◆ **Instructions for the task**
Carry the Dan Storper interview about founding Putumayo World Music past the final sentence shown.

*** Document excerpt ***

Q&A: Dan Storper, founder of Putumayo World Music

Posted: August 11, 2008 by Brad Frenette/National Post

Putumayo is marking its 15-year anniversary this year, has carved a niche in the genre of world music by presenting unique and varied volumes of international music – with geographic diversity ranging from Africa to Asia and styles as contrasting as Quebecois folk music and bossa nova.

The founding of the label, however, was incidental. In the ‘70s, Dan Storper, Putumayo’s founder and CEO, turned a small business focused on importing handiwork from Latin America into a chain of international craft and clothing retail stores based in New York City. It was his search for music to play in his stores, coupled with a serendipitous encounter with an African band in a park in San Francisco, that led to the founding of the ubiquitous record label. Dan Storper recently came to Toronto as part of Putumayo’s 15th anniversary tour and discussed the label’s beginnings and took a turn doing some ethnomusical word association.

Q: How did your travels influence the founding of Putumayo?

My aunt and uncle, who were very influential in my life, were big travelers. They would tell stories about their travels and when I was 16, they invited me to join them on a trip to Mexico. My aunt and uncle had been collecting folk art for years. They had a lot of interesting crafts in their house and when I went to the remote villages and markets, I found so many handicrafts that I thought maybe I could start a business importing handicrafts. 1974 was when I started shipping crafts back and opened up a little shop in New York City called Putumayo which was mostly crafts from Latin America.

On a trip back from Indonesia, I stopped in San Francisco, I was walking through a park on my way to an art exhibit and I heard this really great African group called Kotoja. The band was great and there were hundreds of people of all ages and backgrounds having a good time in the park. They didn’t have a CD, and I couldn’t find it when I got back to New York but it struck me that there could be opportunities to sell that music. A week later, I walked into one of my stores and they were playing thrash metal and I said this is not appropriate for an international craft and clothing store, so I went looking in the world music section. I picked 4 hours of music and produced a tape and sent them to the stores (at that time I had seven). And that afternoon I started getting calls from the managers. We put the tapes on and within a minute or two we had people coming up asking ‘what’s this?’ I began to realize there was a big disconnect between great music that was out there whether it was music that was in their own backyard or African and Latin or Caribbean music.

Q: How do you find music for Putumayo’s compilations?

For the first five years, I was still designing clothing. So I’d find myself in France, looking for clothing, and in places like France where African and Lebanese and Arabic (influences) are part of the scene, I would spend extra time, just looking for music. After a while, I couldn’t keep up with it. There’s so much music out there – I went to WOMAD, and festivals here, there and everywhere. I just couldn’t keep up with it. It’s gone from me all by myself to me and 3 other people traveling, doing internet searches, and gathering a database of over 10,000 songs that we like.

*** End of Document excerpt ***
*** Data section ***

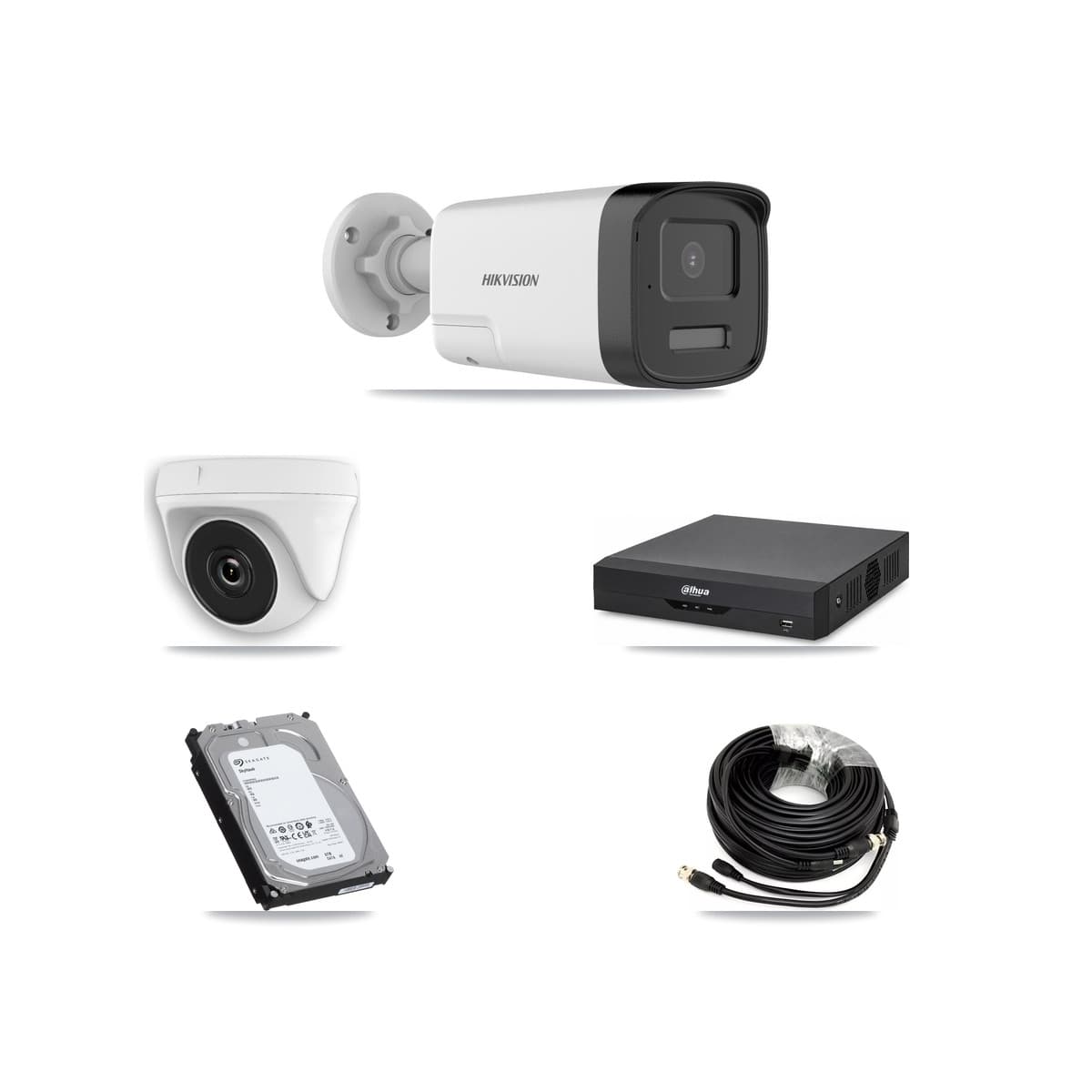 Hikvision & Dahua 4-Channel 2MP – 5MP CCTV Kit — 3 DS-2CE17K0T 5MP Bullet + 1 White HDT-2MP-N20W 2MP Dome Cameras + 6TB Recording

*** End of Data section ***

◆ **The answer**
Q: Aside from the compilations, you’ve also from time to time represented individual artists. Why has Putumayo you shied away from that?

I’ve found that we weren’t able to do justice to the artist. I say it all the time: doing a compilation is like dating. Signing an artist is like getting married. I’ve got a wife, and a business.

Q: So it was a bit like bigamy?

Exactly. It wasn’t like I felt guilty about the bigamy part of it, but I didn’t have the capacity to do it well. Miriam Makeba - who we had an album with - was nominated for a Grammy and I had to kind of arrange all of this stuff, because there was no one else to do it. Even if she would have won, I probably wouldn’t have cared because of the rigmarole. It’s a different world.

Q: Do you see your role similar to a DJ programming a set list with each of the compilations you release?

What I want to do is put together a musical and cultural journey that is going to be enjoyable - almost akin to a trip. Yes, to some extent it’s curatorial but I also don’t trust my own instincts 100%. I’ll get 10-12 people around the office and play the songs, and they have to pass muster among this group.

Q: What’s been your greatest find, musically?

One of the things that’s particularly interesting to me is when I’m looking at our top-selling albums. In my wildest dreams, would I ever have thought that Arabic Groove - this album of contemporary Arabic music – would be our second best-seller of all time.

I grew up in the 60s listening to people like The Four Tops, The Temptations and melodic, upbeat music. So I’m really drawn to this place where blues and R&B and jazz come together in world music – Brazilian, Cape Verdian, African, Latin.

Q: It’s a unique strategy that Putumayo employs, in that your discs can be found in arts & craft stores, and places that don’t sell any other music.

I discovered a lot of music in retail stores. I felt like as a retailer, I needed music to play and if I could offer something that looked like a gift rather than a traditional jewel case I could offer retailers music that they could play and music that they could sell.

We have a slogan – ‘Guaranteed to Make You Feel Good’. Which means that if you don’t love the CD and it doesn’t make you feel good, return it to us and we’ll give you a full refund.

Q: Has anyone taken you up on that?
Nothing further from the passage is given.